By supporting the veins in your legs, support socks apply additional pressure, improving circulation and enhancing the body's natural return of blood to the heart.
Our muscles release proteins that help reduce inflammation throughout the body through exercise. A bonus of exercise is that it releases mood-boosting endorphins that can immediately improve your mood and mindset!
How Hard Do I Need to Workout?
Because a sedentary lifestyle increases the risk of the age-related illnesses mentioned earlier, it’s important to start incorporating regular exercise into your daily routine. Exercise regimens differ depending on your age. Regardless of your age, The National Institute of Health suggests we include all four of these areas in our exercise program:
- Aerobic Exercise
- Balance
- Muscle Building
- Stretching
Folks 18 to 64 years old should get 2 hours and 30 minutes of moderate aerobic exercise each week, like bike riding or tennis. For those looking for a challenge, 1 hour and 15 minutes of high-intensity aerobic training should do the trick.
Think swimming laps, running, or playing basketball. Strength training is key to building healthy muscle mass and increasing longevity. In addition to aerobic exercise, we should work on each major muscle group at least two days per week.
If you’re over 65, you still require the same fitness level as younger adults. However, if you’ve been living a relatively sedentary lifestyle, don’t jump in too fast, only 5-10 minutes per day.

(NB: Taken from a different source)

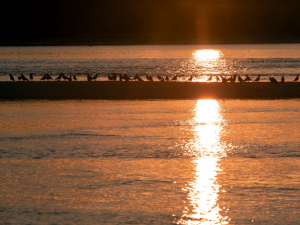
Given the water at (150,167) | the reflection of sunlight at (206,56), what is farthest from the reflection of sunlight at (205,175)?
the reflection of sunlight at (206,56)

Exercise From the Comfort of Your Own Home
Getting out and exercising with friends or loved ones is great, but sometimes that’s not always possible. For those days when there just isn’t enough time, try any or all of these five exercises that you can do from the comfort of your own home:
Squats - Don’t let these intimidate you! You can modify squats to accommodate any fitness level. This exercise mimics movements that we do every day. You’ll fire up your glutes, legs, hips, and core. Add kettlebells or free weights to bring the upper body into the mix.
Sitting on the floor - That’s right! Sitting on the floor, cross-legged, and getting up repeatedly increases mobility. You're challenging your core muscles and balance by getting up and sitting back down.
Dancing - Dancing is a great cardiovascular exercise and fun too! So crank up your favorite tunes and shake those hips.
Yoga - There are multiple benefits to practicing yoga. Not only does it improve flexibility, but it also improves balance, prevents back pain, supports joint health, builds muscle, reduces stress, and builds self-confidence, just to name a few.
Jogging or a brisk walk - You can jog or walk indoors or outdoors. This one will stimulate your heart, increase lean muscle mass, and improve your mood.
Remember, slow and steady wins the race. Be kind, listen to your body, and consult your doctor before starting any exercise program.